> **Extrait retenu**:
Article 2 : L’arrêt du 13 mai 2014 de la cour administrative d’appel de Paris et le jugement du 26 février 2013 sont annulés en tant qu’ils ont rejeté la demande, présentée par la société PIH France, tendant à la décharge des cotisations supplémentaires d’impôt sur les sociétés et de contribution additionnelle au titre de l’exercice clos en 2007 correspondant à la réintégration, dans ses bases imposables, des honoraires d’un montant de 450 000 euros facturés par la société PIH BV à la SARL Foncière le Charlebourg.
Article 3 : La société PIH est déchargée des cotisations supplémentaires d’impôt sur les sociétés et de contribution additionnelle mises à sa charge au titre de l’exercice clos en 2007 et correspondant à la réintégration, dans ses bases imposables, des honoraires d’un montant de 450 000 euros facturés par la société PIH BV à la SARL Foncière le Charlebourg.
Article 4 : L’Etat versera à la société PIH France la somme de 5 000 euros au titre de l’article L. 761-1 du code de justice administrative.
Article 5 : La présente décision sera notifiée à la société Property Investment Holding France et au ministre de l’économie et des finances.

> **Tâche 1**:
Indiquez si chacune des affirmations suivantes est conforme à l'extrait retenu, en répondant par oui ou par non et en citant les mots décisifs de l'extrait :
(a) L'État versera 5 000 euros à la société PIH France.
(b) Les honoraires de 450 000 euros ont été facturés par la SARL Foncière le Charlebourg à la société PIH BV.
(c) La décision sera notifiée au ministre de la justice.
> **Tâche 2**:
Répondez brièvement à ces questions sur l'extrait retenu :
(a) De quelle date est l'arrêt de la cour administrative d'appel de Paris ?
(b) À quel exercice se rattachent les cotisations supplémentaires ?
(c) Au titre de quel article du code de justice administrative l'État verse-t-il une somme ?
La liste qui suit provient d'une autre source que l'extrait.

> **Données fournies**:
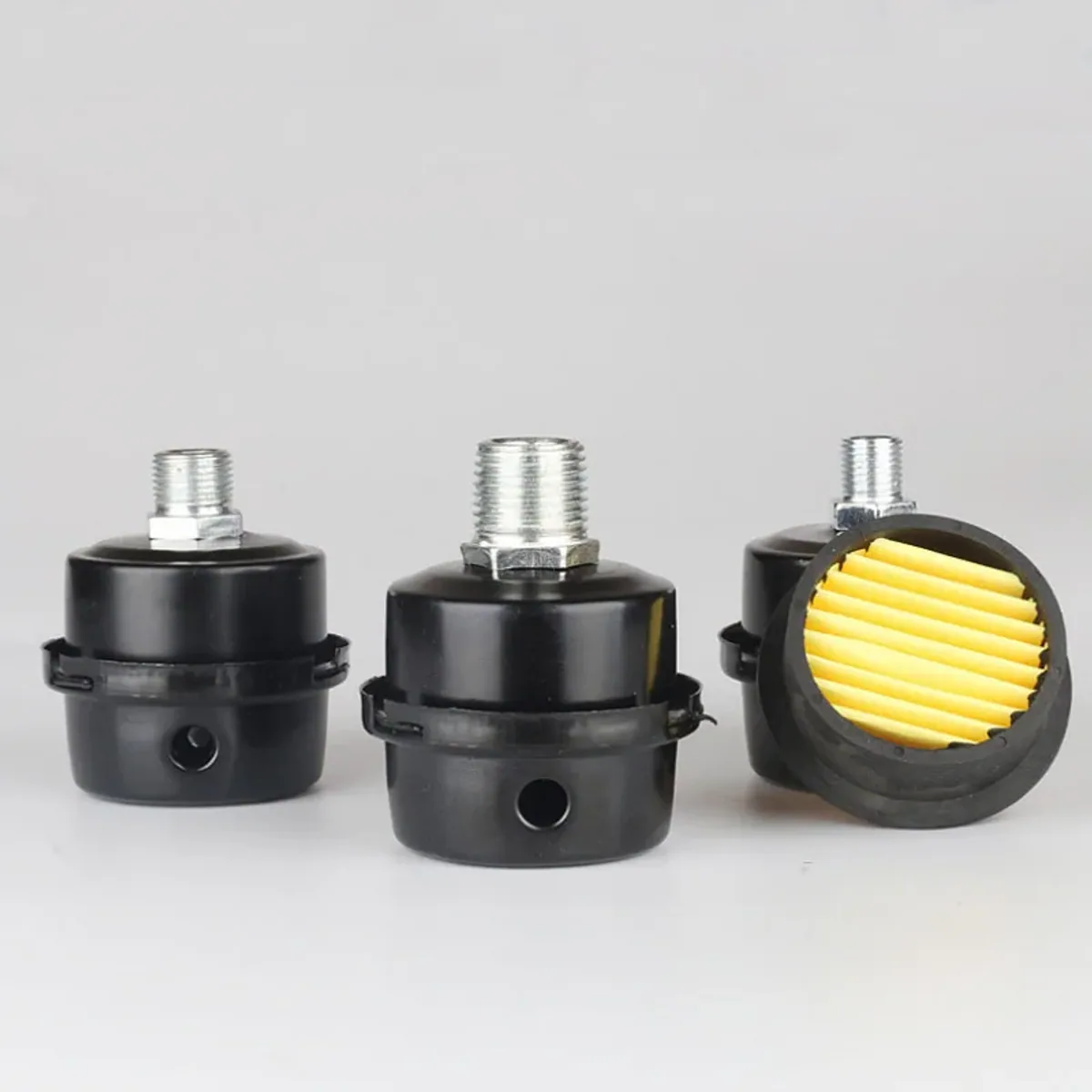 Three black air filter breather units with metal threaded fittings lined up side by side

> **Corrigé 1**:
(a) Oui : « L’Etat versera à la société PIH France la somme de 5 000 euros ».
(b) Non : « facturés par la société PIH BV à la SARL Foncière le Charlebourg ».
(c) Non : « au ministre de l’économie et des finances ».

> **Corrigé 2**:
(a) Du 13 mai 2014.
(b) À l'exercice clos en 2007.
(c) L'article L. 761-1.